After installing gmaps  we need to restart Jupyter Notebook.

Then we need to get Google Maps API Key by following the instructions at https://jupyter-gmaps.readthedocs.io/en/stable/authentication.html.

Python sas9api  library can be gotten at https://github.com/analytium/python-sas9api. We need to download the sas9api.py  file to our local computer. It can be done in different ways:

• using following command (if you have Git installed): git clone https://github.com/analytium/python-sas9api  to download this repository to a designated folder on a local computer;
• going to https://github.com/analytium/python-sas9api/blob/master/sas9api.py, right-clicking on the Raw button in the top right and then choosing “Save target as” to save sas9api.py  file to a local computer.

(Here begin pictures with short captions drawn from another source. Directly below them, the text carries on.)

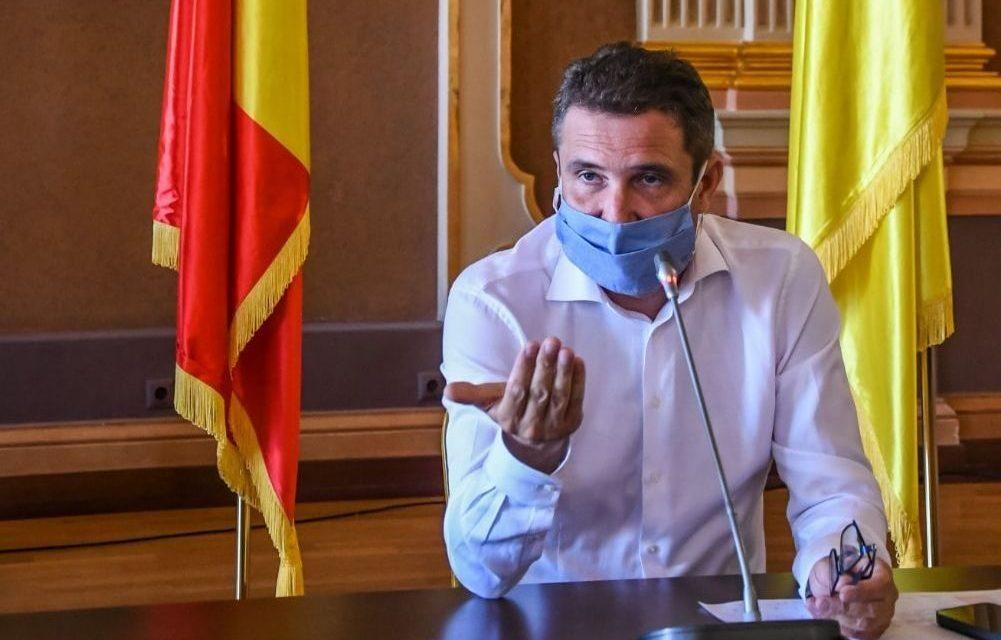 Primarul Aradului este nemulţumit că Guvernul nu sprijină financiar activitatea CET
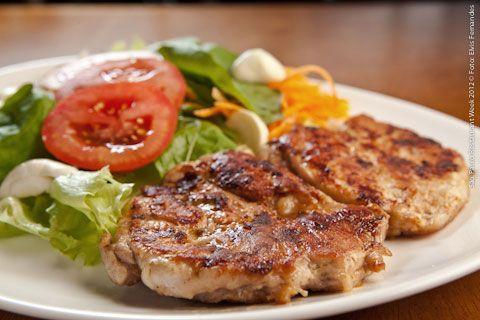 Dona Carmela (almoço)    Filé de Pescada  Filé de pescada branca servida com arroz e legumes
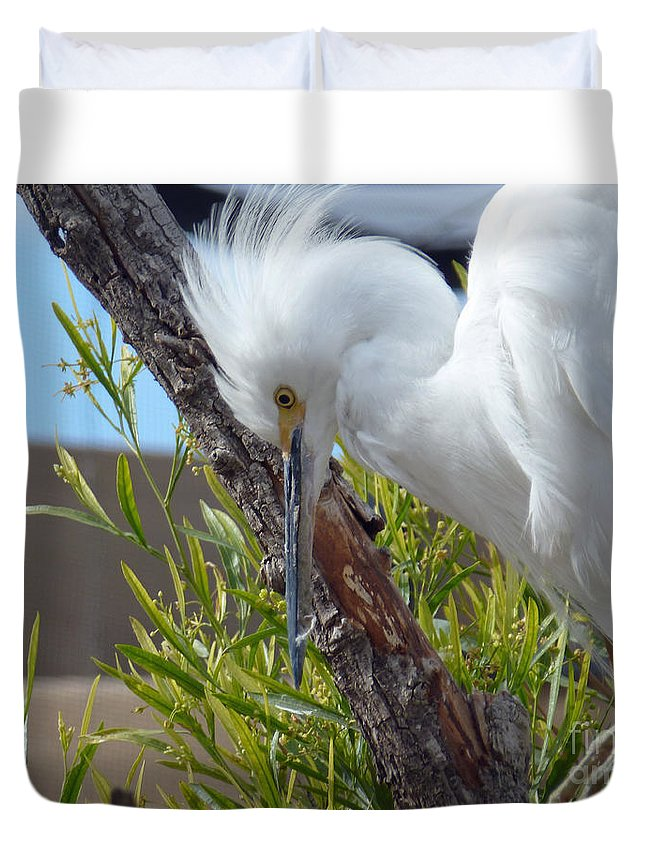 Heron Duvet Cover featuring the photograph Heron by Methune Hively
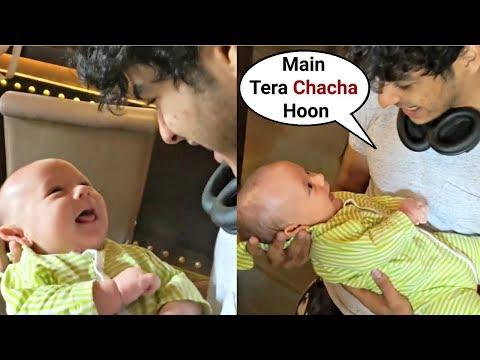 Ishaan Khattar Playing With Brother Shahid Kapoor Son Zain Kapoor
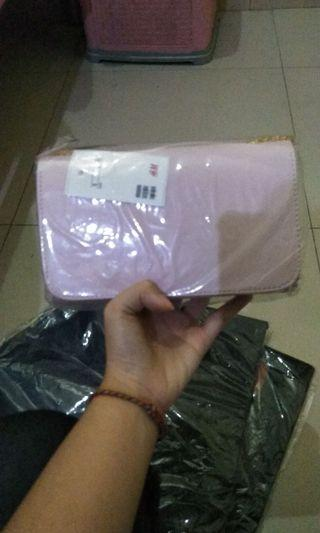 HnM clutch, new with tag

We need to place sas9api.py  file in the same folder with our Python code or provide a path to it for a successful import.

Now we are ready to start writing a Python code in Jupyter Notebook. We will use data of 10000 earthquakes from the SASHELP.QUAKES dataset to create a heatmap of regions with earthquake activity based on locations and magnitudes of these earthquakes.

Step 2 – Importing the necessary libraries

Let us import sas9api , gmaps  and pandas  libraries:

import sas9api as sas
import gmaps
import pandas as pd

Step 3 – Using a Google Maps API Key

We need to pass our Google Maps API Key to gmaps (you will need to specify your key received from Google):

gmaps.configure(api_key="your_Google_API_key")

Step 4 – Specifying SAS9API URL and port

We assign SAS9API server URL and port to a variable (you will need to assign your SAS9API URL and port):

url = "your_SAS9API_url:port"

Step 5 – Retrieving data from a SAS server

We retrieve data from the SAS server using retrieve_data  function from the sas9api  Python library.

We pass the following parameters to this function:

• url  – SAS server URL defined earlier,
• library_name  – SAS library name,
• dataset_name  – SAS dataset name,
• server_name  – SAS workspace server name,
• limit  – maximum number of records to retrieve,
• filter_  – filter to apply to the dataset: here we want to retrieve only records where Type=”earthquake”,
• only_payload  – a flag set to True to get data as a list of dictionaries containing dataset records.

dat = sas.retrieve_data(url, library_name="sashelp", dataset_name="quakes",
    limit=10000, filter_='{"Type":"earthquake"}', only_payload=True)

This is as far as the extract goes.